Unreliable vendors

Throughout my careers I have had to deal a lot with vendors, be that infrastructure, services, ... and one thing shines through, when you rely on someone else it is best to assess the impact of said vendor and have your contingency plans.

This post is in no way shape or form intending to talk about any vendor, it will mainly be an attempt to convey my perspective on how I have dealt with the issue of Unreliable vendors. When you are running a service, it's easy to shift blame to your vendor for being down or introducing a bug but you are responsible for the choices of your product. Let that sink in, we can't just shift accountability to a third party.

Reduce impact

One of the most important things would be reducing the impact of a third party having downtime. When my billing provider is down should unrelated API Calls that happen to have a level of overlap go down? No, they really shouldn't we should optimise for providing service without that x% of our API surface not working.
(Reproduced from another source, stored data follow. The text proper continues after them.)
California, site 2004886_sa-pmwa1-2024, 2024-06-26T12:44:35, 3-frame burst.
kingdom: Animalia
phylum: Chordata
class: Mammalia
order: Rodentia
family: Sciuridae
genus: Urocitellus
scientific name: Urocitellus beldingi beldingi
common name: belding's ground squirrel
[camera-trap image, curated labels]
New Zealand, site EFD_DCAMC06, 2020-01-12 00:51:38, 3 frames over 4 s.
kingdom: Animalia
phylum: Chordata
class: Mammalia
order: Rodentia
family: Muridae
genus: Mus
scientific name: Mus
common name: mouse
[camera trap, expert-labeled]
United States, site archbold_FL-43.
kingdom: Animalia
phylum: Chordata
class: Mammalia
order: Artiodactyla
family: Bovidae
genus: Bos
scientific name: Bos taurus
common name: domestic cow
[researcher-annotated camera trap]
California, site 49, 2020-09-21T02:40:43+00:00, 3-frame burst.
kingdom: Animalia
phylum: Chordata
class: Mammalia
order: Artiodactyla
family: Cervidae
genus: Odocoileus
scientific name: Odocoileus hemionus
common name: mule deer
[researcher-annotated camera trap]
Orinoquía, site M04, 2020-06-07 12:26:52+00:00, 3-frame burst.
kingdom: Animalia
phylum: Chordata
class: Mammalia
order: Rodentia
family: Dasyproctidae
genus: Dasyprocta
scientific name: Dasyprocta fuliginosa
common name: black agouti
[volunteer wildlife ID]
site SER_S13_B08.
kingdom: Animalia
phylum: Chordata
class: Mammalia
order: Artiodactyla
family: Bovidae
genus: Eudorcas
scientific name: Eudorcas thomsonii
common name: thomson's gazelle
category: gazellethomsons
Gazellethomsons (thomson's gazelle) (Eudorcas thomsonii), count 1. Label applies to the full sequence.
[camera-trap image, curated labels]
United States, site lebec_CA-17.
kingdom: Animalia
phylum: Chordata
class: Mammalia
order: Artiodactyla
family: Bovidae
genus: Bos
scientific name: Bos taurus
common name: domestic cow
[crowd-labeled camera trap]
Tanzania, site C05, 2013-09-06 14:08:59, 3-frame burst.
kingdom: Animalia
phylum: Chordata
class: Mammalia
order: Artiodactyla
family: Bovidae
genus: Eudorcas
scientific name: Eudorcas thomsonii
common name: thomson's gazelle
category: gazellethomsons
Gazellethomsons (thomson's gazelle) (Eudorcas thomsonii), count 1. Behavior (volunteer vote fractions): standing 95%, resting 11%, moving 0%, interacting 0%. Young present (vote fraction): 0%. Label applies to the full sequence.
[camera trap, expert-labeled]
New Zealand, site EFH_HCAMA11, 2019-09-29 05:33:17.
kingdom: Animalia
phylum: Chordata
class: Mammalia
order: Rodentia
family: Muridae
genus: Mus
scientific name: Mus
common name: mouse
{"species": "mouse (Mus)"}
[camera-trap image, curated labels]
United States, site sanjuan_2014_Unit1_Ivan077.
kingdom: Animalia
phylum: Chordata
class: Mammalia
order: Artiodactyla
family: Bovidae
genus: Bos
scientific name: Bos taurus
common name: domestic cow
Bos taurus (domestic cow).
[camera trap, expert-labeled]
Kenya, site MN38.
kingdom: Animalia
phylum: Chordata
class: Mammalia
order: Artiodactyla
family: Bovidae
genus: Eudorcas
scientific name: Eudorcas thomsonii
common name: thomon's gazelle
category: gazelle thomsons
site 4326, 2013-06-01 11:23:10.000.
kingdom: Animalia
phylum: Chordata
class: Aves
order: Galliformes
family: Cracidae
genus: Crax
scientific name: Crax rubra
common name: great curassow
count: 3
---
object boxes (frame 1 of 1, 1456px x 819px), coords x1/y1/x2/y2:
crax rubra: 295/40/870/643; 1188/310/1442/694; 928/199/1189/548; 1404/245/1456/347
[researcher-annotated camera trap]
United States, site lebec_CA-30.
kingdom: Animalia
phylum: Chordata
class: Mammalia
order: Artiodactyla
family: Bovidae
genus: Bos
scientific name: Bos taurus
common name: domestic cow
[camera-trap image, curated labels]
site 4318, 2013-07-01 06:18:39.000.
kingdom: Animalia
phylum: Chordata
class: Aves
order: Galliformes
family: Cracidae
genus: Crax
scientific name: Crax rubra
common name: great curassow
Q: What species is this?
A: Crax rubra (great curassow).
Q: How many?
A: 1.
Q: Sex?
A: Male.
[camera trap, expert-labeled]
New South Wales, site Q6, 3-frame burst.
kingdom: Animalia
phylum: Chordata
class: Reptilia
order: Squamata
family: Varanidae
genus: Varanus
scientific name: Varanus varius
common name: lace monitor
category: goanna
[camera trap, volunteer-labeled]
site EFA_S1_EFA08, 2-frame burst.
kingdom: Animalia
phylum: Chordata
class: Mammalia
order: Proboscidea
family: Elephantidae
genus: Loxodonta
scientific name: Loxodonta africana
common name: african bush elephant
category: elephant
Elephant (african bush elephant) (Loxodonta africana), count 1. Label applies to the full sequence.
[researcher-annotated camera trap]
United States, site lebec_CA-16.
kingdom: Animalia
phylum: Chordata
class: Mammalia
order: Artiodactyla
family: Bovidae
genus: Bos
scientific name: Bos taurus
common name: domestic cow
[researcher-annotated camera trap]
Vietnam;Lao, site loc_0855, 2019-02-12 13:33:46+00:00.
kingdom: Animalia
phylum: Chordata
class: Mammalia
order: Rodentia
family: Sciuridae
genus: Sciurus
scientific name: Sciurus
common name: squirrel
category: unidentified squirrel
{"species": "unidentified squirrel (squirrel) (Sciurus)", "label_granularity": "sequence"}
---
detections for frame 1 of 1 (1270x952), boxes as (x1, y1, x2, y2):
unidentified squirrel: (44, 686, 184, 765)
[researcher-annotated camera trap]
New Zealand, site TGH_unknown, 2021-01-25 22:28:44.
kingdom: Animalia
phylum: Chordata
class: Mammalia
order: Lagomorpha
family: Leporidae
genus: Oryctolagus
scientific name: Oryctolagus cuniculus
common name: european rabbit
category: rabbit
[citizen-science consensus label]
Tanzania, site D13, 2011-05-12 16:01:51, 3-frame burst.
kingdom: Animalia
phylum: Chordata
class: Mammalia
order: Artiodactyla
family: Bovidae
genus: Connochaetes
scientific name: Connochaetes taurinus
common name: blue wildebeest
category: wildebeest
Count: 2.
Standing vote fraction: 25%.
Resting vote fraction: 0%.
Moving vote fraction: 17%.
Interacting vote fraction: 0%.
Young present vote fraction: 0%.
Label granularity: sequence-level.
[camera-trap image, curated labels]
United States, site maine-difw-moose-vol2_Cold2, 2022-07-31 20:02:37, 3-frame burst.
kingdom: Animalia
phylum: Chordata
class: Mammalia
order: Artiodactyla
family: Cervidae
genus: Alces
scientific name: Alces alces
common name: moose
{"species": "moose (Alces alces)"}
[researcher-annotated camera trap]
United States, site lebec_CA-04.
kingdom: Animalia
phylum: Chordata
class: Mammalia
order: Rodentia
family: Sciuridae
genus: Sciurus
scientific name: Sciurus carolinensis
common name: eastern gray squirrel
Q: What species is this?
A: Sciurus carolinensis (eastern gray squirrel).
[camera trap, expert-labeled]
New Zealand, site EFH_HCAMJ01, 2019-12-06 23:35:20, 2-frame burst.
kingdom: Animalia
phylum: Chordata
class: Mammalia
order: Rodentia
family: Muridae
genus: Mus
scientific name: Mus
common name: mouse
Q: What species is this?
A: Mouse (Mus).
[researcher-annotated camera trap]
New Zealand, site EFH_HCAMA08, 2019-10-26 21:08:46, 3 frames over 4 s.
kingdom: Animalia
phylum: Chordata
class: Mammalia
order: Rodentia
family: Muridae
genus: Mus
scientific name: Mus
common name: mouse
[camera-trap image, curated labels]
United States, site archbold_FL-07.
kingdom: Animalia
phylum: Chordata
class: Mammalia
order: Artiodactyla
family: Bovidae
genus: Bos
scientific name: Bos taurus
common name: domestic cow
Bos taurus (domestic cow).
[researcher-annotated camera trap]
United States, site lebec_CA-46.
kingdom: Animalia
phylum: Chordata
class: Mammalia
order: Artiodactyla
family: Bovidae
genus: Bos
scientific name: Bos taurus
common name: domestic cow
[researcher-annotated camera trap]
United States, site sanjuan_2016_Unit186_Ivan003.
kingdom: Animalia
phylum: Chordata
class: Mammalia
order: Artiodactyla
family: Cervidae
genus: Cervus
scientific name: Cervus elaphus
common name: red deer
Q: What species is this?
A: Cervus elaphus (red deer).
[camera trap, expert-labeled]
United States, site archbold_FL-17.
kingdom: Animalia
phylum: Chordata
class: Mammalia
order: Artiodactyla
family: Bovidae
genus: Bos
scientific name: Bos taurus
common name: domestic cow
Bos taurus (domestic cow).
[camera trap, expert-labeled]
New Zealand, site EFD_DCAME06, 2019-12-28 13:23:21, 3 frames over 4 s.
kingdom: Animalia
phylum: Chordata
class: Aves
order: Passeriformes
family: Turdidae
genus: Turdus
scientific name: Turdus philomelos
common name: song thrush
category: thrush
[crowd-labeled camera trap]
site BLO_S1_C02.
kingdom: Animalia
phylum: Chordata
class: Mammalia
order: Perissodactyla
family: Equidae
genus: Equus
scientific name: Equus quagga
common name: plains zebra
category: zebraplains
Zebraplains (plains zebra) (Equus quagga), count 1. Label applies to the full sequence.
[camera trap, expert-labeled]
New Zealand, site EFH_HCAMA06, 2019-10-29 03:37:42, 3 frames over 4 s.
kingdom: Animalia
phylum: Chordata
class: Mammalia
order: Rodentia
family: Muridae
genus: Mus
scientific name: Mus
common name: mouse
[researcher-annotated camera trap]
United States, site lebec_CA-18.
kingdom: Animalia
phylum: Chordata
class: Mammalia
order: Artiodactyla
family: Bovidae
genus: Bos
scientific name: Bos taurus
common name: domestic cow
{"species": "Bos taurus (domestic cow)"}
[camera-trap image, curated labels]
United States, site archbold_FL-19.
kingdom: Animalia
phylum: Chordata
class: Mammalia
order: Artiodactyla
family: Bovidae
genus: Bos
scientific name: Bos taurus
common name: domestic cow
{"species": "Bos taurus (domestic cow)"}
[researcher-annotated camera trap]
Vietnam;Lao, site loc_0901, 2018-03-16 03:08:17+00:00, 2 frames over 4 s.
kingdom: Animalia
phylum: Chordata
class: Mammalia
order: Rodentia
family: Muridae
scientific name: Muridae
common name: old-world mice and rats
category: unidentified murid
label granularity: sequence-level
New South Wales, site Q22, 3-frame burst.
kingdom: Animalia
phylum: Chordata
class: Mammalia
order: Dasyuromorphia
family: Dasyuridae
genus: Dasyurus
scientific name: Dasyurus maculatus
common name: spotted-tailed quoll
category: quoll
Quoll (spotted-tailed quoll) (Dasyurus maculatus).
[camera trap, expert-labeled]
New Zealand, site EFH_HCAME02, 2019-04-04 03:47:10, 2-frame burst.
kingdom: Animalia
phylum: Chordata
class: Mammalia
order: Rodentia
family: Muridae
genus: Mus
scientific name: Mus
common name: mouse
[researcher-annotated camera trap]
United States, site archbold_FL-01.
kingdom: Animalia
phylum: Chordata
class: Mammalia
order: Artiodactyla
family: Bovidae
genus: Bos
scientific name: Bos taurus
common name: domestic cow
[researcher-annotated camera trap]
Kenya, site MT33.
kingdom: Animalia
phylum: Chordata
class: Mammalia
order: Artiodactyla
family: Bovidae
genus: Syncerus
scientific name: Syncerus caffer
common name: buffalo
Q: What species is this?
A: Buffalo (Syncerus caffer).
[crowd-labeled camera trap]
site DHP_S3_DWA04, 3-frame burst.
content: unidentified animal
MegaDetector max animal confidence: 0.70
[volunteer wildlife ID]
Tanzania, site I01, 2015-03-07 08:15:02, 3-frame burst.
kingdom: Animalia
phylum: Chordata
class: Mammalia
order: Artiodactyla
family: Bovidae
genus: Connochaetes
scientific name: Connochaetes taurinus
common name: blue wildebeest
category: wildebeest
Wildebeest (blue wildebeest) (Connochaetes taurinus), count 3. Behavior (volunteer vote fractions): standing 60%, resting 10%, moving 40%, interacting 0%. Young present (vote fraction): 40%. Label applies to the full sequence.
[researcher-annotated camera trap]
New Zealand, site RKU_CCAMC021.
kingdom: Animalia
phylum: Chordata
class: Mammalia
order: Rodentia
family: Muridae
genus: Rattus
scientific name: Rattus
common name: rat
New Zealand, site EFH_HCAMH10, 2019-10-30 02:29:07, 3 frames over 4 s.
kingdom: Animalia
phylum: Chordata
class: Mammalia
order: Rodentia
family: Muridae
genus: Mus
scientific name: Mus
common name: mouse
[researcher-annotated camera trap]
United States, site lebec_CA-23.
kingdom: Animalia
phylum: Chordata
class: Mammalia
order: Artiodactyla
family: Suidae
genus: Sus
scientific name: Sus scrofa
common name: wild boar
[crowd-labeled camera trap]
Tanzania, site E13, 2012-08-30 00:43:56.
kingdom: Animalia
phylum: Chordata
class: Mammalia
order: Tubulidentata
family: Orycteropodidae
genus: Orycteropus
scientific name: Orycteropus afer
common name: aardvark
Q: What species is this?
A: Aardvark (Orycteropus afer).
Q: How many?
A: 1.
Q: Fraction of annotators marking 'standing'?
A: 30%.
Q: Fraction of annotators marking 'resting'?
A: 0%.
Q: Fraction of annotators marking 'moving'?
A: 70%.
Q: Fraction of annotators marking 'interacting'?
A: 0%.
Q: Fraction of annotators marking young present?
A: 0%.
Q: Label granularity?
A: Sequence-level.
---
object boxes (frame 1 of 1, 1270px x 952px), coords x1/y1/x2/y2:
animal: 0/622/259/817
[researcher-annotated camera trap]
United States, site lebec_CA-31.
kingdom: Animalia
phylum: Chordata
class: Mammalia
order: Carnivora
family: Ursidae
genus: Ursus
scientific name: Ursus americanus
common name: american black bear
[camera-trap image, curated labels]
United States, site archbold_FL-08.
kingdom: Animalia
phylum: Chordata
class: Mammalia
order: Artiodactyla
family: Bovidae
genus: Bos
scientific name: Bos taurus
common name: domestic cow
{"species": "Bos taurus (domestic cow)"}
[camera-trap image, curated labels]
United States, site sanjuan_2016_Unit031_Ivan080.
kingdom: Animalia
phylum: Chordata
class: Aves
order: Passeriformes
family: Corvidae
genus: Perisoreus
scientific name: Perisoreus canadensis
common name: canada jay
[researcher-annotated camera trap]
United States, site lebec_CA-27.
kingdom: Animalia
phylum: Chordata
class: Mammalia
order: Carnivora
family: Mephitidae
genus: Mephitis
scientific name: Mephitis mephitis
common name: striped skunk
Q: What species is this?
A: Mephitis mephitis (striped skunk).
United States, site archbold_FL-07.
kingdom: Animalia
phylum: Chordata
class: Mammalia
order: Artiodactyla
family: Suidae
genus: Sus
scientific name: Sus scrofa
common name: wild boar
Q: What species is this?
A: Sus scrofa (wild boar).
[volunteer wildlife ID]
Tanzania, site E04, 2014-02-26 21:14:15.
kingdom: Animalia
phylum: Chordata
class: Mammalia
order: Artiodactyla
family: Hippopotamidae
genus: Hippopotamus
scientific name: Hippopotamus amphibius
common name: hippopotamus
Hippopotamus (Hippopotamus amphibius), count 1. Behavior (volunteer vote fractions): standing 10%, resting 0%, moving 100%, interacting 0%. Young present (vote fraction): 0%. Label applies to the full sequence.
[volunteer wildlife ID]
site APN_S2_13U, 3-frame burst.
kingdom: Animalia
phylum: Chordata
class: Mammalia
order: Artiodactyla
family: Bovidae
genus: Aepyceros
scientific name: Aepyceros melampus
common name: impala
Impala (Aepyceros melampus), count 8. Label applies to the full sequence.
In the GraphQL world this could be done by i.e. having that part of the API response be nullable and providing an appropriate GraphQLError to highlight that billing is currently not available.

Reducing impact is ofcourse not possible for every vendor, if your infrastructure goes down well... You can convey that to your user but the impact will be hard to reduce.

Fallbacks

Another common thing might be having a fallback, a slower read-only database or another infrastructure provider deployed in parallel that just requires a DNS switch. A lot of these things can be controlled with little switches and should be as automatic as possible.

One example of this could be that you have a distributed KV store that sometimes goes down, when it does go down you fallback to some blob storage like S3 to get the data you need... Yes it will be slower but your customers won't be impacted.

A fallback will be a tradeoff to ensure resilience and create uptime guarantees.

Optimise for reproduction

One last thing we can do is optimise for reproduction, a vendor does not neccesarily go down... They might just introduce a bug in their systems which introduces unexpected interactions. For this case I have personally started thinking about optimising for reproductions.

It's very hard to contextualise what kind of customer you are, are you doing the most basic thing with their software or are you living on the bleeding edge. Are you the only one impacted by a certain issue or are more people affected but is just not that much of a problem for them?

In whatever bucket you fall here, optimise for reproduction, try to have some tool that generates all of the contact points with the third party provider so you can give all of the URL's, SDK calls,.. to their support team to show the issue.

For infrastructure providers I feel this is really crucial, being able to either spin up some piece of infrastructure that highlights the behavior in isolation is crucial for them to understand what part of their (distributed) system is buggy.

None of this is easy and building for resilience takes deep knowledge of what you're building and what your most critical pieces are but... It's better than having to blame your vendors at every incident.

All of this doesn't need to be isolated to vendors, heck optimising for reproduction might as well be applied to open-source.